BAnQ numérique
- Website type: Digital library
- Available in: French
- Country of origin: Canada
- Owner: Bibliothèque et Archives nationales du Québec
- Website: numerique.banq.qc.ca
- Commercial: No
- Registration: Optional
- Launched: October 2015
- Current status: Online

= BAnQ numérique =

Canadian web portal

BAnQ numérique is the digital portal of the Bibliothèque et Archives nationales du Québec (BAnQ), the library and archives of the Quebec province in Canada. It was launched in October 2015, following the previous digitization initiatives of BAnQ with additional funding from the Quebec Ministry of Culture. It provides access to the digitized resources of BAnQ, including its newspaper collection, as well as books.

== History ==
The Bibliothèque et Archives nationales du Québec are the library and archives of the Canadian province of Quebec, established in 2005. The digitization program began in 2003; early digitized titles included the papers La Minerve, La Patrie and Le Petit Journal. As of 2015, BAnQ, which had nearly 6000 papers in their collection, had digitized 248.

Following the adoption of the Plan culturel numérique du Québec in September 2014, BAnQ increased its efforts to offer its services online with a 5.25 million grant from the Quebec Ministry of Culture. The BAnQ numérique portal was created to assist in ease of access to its collection, aimed to be more user friendly than previous offerings. The director of the archives described her goal with the project, saying: "I dream of a digital BAnQ, a great cathedral of digital knowledge, like Gallica but more advanced."

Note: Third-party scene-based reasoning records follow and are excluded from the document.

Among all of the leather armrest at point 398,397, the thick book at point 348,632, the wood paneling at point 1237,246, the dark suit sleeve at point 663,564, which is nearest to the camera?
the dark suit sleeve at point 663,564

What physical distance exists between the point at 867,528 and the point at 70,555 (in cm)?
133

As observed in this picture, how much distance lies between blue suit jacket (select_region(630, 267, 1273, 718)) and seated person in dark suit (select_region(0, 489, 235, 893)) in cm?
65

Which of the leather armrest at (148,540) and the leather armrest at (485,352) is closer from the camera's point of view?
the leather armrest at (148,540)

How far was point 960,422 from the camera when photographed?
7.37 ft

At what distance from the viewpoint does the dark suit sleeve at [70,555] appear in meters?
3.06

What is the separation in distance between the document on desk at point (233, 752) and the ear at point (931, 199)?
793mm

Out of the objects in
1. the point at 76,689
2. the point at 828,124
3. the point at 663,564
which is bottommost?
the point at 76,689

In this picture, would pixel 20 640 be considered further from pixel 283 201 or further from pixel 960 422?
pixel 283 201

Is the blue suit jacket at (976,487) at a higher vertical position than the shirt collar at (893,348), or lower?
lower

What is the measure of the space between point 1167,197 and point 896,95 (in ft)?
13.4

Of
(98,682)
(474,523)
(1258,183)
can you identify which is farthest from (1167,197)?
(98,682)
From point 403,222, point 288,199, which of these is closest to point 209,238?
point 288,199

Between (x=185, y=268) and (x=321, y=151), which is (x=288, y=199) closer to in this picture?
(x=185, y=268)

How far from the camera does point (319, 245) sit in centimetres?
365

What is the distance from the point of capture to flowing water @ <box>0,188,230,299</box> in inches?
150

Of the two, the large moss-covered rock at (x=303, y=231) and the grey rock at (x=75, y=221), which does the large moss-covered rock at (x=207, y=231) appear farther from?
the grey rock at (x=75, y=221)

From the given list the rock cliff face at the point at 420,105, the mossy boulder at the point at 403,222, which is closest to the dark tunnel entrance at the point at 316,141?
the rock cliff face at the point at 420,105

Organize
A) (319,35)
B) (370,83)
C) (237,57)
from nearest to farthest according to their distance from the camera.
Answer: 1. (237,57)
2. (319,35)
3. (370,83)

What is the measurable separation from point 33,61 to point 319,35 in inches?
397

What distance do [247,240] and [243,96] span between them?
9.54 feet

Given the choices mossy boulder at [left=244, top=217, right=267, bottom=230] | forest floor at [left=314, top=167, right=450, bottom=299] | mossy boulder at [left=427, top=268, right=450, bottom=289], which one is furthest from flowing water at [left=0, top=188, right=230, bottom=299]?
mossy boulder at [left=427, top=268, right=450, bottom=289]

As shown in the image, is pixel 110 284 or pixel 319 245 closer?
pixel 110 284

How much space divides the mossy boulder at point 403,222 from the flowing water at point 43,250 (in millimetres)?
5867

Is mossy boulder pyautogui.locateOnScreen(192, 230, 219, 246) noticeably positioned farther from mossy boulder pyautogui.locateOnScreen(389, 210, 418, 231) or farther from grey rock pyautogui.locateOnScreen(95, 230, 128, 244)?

The platform was officially launched in October 2015. As of April 2019 it averaged 9,879 sessions a day; during the COVID-19 pandemic, visits to the site increased by 45%.

== Features ==
BAnQ numérique collects and standardizes access to all of BAnQ's digitized services, including its digitized archives. In 2015, this included 3 million documents, and 11 million pages of digitized material. In digitizing its notary archives, they collaborated with genealogy companies Ancestry.com and FamilySearch. It was proposed that the public be allowed to edit the optical character recognition data, to correct errors that come from the automatic process. In spring 2019, it began to utilize Creative Commons licenses and other to inform its users of the licensing requirements on works, following the identification of many puiblic domain works in its collection; this followed the release of 100,000 of its digitized documents into the public domain.

In offering access to old newspapers they have reached copyright agreements with their publishers. In digitizing one paper, La Terre de chez nous, it took 210 hours to digitize 155,000 pages, though in that case the paper had already been transferred to microfilm, which is easier to digitize. Newspapers have optical character recognition, which allows for keyword searching. In deciding what newspapers to prioritize inclusion of in the archives, considered factors are how many users have requested its inclusion and its historical and regional importance. The portal can be used to borrow books as well as read digitized papers. Borrowing books from the BAnQ numérique is done through a third party service, Pretnumerique.ca, a service which formed out of a collaboration between BAnQ and several other organizations. All periodical data is stored on a BAnQ server.